Just a year ago, two days before the application of the Iberian exception, not everyone would have signed this result. Teresa Ribera’s proposal attacked one of the sacrosanct concepts on which the European Union is based, the market unit. Spain and Portugal obtained the rare notice that Brussels authorized them to apply a limit, initially of 40 euros per MWh, which has been updated to the current 58.3, for the gas used for the production of electricity The rest of the countries of the European Union paid it at prices that reached up to 300 euros in August.
“The beginning of the measure took place in a very adverse scenario. It coincided with a heat wave that shot up demand and at a time when EU countries had to stock up for the winter,” recalls Antonio Aceituno.
“Although there are no doubts about the effectiveness, the measure has not been without risks. In fact, it is the reason why, despite the fact that it was assessed, Brussels did not generalize it for the rest of the countries”, points out Natalia Collado.
The risks to which the Esade EcPol economist refers is the fact that France has taken advantage of the cheaper prices of Spanish electricity to demand it more than ever. Exports have marked historical highs during the period. “This has meant that more electricity has had to be produced in Spain and, therefore, the combined cycle power plants, which are the ones that consume the most gas, have produced longer”, he says. Critics of the measure welcome the situation to ensure that “much more would have been saved without this transfer of income to France”.
They are all partly right, but now that the price of gas on the international market has calmed down and is approximately 30 euros, the debate is focused on whether the measure in force should continue or not. Spain has managed to extend it from May 31, 2023 initially planned until December 31. “It is a safeguard against possible new turbulence”, defends Teresa Ribera. Another further extension would only be possible if Europe extended the umbrella under which it authorized the exceptional measures due to the war. “Only in this exceptional context could it continue”, they say from the ministry.

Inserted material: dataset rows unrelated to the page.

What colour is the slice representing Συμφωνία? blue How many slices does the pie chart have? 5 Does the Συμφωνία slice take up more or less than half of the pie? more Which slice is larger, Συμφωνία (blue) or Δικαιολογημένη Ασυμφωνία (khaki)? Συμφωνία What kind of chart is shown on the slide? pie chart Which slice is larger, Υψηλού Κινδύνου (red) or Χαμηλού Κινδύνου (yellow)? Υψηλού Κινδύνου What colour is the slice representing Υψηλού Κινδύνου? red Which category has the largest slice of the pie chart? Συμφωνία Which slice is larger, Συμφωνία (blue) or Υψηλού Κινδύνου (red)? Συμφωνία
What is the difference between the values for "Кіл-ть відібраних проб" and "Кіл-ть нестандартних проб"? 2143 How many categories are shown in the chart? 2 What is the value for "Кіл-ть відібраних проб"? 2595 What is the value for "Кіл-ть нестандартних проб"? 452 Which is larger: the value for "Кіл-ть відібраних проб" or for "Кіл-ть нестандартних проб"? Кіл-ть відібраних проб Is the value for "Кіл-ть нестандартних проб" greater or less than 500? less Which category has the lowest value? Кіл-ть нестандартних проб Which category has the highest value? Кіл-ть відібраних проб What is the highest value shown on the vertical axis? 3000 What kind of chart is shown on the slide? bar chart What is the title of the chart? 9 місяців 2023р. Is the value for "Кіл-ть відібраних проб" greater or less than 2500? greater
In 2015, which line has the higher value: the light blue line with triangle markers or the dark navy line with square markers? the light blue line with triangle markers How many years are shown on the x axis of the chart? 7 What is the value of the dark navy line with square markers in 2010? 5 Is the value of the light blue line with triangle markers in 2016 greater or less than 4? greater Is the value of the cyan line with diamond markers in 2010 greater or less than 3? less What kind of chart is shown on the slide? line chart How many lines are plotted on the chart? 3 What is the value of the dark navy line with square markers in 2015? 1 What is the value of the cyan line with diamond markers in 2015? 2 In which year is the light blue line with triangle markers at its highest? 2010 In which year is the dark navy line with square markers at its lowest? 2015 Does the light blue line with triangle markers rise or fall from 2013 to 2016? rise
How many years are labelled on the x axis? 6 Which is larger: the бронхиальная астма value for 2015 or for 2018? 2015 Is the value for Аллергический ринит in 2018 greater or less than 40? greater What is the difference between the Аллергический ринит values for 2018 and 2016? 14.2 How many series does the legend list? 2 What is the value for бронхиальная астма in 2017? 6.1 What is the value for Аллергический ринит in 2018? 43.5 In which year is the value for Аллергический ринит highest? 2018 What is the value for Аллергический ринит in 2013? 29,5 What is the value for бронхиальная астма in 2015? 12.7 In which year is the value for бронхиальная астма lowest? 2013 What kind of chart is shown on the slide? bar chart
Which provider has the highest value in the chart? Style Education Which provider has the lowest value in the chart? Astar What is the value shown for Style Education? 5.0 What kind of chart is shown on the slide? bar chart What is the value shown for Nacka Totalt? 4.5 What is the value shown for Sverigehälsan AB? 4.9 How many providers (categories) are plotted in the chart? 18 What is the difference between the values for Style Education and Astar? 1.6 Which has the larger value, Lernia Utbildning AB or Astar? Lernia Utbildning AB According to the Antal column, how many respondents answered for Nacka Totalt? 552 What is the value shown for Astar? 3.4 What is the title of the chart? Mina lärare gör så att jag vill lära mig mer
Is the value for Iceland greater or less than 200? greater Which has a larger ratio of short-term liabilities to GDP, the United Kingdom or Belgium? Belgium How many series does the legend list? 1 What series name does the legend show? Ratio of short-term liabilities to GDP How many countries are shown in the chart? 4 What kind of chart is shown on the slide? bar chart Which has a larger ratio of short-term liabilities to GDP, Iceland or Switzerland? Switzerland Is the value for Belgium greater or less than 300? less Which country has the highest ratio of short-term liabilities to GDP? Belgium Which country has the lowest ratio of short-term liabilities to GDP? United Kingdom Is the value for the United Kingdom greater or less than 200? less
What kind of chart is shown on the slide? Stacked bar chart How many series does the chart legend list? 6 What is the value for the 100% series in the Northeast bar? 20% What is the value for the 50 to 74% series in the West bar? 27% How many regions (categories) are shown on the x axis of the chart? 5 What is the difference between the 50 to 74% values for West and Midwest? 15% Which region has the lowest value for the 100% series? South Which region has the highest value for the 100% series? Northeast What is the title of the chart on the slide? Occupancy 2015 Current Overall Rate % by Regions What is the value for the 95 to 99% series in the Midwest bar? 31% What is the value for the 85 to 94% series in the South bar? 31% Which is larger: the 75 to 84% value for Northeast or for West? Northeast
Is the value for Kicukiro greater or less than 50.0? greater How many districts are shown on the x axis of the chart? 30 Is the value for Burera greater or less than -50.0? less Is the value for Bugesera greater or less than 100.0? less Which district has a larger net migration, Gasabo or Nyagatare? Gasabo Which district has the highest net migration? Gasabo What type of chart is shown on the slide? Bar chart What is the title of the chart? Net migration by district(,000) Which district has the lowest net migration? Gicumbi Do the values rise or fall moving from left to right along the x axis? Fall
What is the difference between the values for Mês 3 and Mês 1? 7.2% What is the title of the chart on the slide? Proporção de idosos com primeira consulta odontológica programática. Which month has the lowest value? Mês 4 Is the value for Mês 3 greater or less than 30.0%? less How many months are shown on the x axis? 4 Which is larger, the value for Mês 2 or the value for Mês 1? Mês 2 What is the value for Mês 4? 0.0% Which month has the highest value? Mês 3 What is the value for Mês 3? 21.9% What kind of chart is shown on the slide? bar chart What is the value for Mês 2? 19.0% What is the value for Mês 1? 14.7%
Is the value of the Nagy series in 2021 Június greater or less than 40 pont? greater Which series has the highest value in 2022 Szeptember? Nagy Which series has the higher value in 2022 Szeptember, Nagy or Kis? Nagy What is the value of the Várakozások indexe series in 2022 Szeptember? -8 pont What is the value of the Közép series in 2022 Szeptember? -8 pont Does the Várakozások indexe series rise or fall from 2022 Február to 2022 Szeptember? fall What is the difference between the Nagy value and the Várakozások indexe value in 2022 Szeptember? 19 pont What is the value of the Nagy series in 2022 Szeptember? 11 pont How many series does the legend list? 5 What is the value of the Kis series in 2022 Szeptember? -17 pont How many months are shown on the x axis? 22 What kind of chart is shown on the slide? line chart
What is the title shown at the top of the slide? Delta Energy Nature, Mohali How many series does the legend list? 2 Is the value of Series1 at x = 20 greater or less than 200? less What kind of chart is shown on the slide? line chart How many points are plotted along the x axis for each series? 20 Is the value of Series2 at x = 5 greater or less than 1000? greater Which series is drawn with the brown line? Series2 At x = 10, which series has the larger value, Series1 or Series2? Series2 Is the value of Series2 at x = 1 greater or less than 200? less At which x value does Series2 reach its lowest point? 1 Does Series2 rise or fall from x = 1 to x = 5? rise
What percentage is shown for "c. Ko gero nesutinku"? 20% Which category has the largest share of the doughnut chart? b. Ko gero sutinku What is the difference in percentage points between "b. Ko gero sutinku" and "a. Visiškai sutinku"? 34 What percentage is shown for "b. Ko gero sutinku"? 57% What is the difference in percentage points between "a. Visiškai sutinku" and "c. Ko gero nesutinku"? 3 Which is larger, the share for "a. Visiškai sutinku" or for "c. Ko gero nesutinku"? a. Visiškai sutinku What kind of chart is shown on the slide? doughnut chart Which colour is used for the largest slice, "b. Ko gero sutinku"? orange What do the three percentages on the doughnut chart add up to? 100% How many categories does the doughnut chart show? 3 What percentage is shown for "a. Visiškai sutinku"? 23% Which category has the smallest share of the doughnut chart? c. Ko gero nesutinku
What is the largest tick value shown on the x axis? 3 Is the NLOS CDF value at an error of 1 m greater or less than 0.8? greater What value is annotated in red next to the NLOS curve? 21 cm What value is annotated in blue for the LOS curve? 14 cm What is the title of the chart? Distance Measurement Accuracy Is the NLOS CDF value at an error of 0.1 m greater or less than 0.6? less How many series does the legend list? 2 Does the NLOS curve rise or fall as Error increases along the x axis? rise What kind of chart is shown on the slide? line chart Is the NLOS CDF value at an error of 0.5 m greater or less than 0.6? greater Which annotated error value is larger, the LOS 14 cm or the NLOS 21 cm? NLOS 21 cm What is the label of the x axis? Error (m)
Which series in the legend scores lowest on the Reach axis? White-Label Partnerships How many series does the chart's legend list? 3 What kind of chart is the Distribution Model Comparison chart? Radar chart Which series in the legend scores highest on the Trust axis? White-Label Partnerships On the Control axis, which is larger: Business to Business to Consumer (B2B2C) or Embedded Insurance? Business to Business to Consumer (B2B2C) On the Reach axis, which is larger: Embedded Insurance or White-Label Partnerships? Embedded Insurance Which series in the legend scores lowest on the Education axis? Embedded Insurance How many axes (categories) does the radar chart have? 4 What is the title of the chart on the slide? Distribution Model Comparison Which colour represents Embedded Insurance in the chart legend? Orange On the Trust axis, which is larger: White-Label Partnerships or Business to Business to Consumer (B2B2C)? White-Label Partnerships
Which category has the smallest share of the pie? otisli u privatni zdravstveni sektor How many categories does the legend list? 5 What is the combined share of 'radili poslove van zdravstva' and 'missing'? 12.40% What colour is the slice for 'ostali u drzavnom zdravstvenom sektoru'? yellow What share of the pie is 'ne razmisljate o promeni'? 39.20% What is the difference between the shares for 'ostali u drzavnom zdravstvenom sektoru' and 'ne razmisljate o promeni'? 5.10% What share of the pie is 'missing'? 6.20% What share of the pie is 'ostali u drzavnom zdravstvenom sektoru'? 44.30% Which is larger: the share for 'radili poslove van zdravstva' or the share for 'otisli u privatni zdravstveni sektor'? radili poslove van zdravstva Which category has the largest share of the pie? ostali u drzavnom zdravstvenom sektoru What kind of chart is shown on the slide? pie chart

Everything will depend on the international context, China’s demand or inclement weather. “It is difficult to return to a scenario of volatility like that of a year ago. Gas reserves are at 70% and it is possible to obtain 100% in August. It is not a question of expanding the measure, but that it serves as a guide for the necessary reform of the European energy market and allows the final consumer’s receipt price to be decoupled from the volatility of the markets”, states Aceituno.
Along these lines, although not with the ambition he proposes, the Council of Ministers today plans to approve the new PVPC, which when fully implemented will have reduced the impact of market volatility on the price to 45% receipt of final consumers. The other 55% will be indexed to futures markets, which tend to be more stable.